*TASK STATEMENT*
In the forum thread on sqrt decomposition, at what block size K is the complexity expression at its minimum?

*ARTICLE*
----------
This can also be solved with sqrt decomposition and simple segment tree.
Let block_size be K
Time Complexity : O( N*N/K + Q*K*\log_2(N)*\log_2(N) )
Space Complexity : O( N*N/K )
Implementation : CodeChef: Practical coding for everyone ( passes in 1.91 secs)
The expression is minimum for K = 25

Idea:

  • We store the answers for all L,R where L is a multiple of K and L<= R <= N.
    Now we can get these answers in O(1).
  • Now for each query [L,R] break the range into two parts [L,M] and [M+1,R] such that M+1 is a multiple of K
  • Length of [L,M] should be as small as possible and hence it will be at most K-1. Now since we have answer for range [M+1,R], the only part left is all when Chef starts his journey in range [L,M].
  • Build a segment tree which can for each query [L1,R1], find the maximum length of increasing sequence starting at index L1 ( That is l=L ). It can be proved that such a sequence will always be unique. So we can build a merge sort kind of tree and answer queries in O( \log_2(N)*\log_2(N) )
13 Likes

So for what max value of K does this logic AC ?

Was this a problem of longest increasing subsequence ? I was getting WA for some when I used LIS algo in my code. Please someone help me regarding this

1 Like

No, It wasn’t the LIS problem. Please read the problem carefully.

I’m hitting my head for 3 days to understand the actual problem statement. How is it different from LIS can you please explain ? I’m new to competitive programming

1 Like

LIS will fail.
----------
*SUPPLIED MATERIAL*
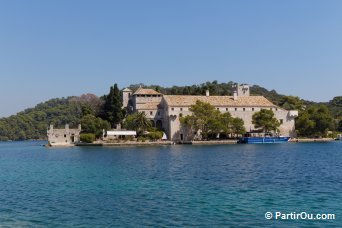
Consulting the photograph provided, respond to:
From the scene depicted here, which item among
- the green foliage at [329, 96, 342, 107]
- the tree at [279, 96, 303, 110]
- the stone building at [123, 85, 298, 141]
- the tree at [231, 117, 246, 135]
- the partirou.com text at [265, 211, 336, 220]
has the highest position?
the green foliage at [329, 96, 342, 107]

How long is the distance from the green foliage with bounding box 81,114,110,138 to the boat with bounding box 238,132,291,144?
23.7m

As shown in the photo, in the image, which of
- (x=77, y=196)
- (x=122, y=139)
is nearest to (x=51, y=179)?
(x=77, y=196)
----------
*COMPLETED TASK*
K = 25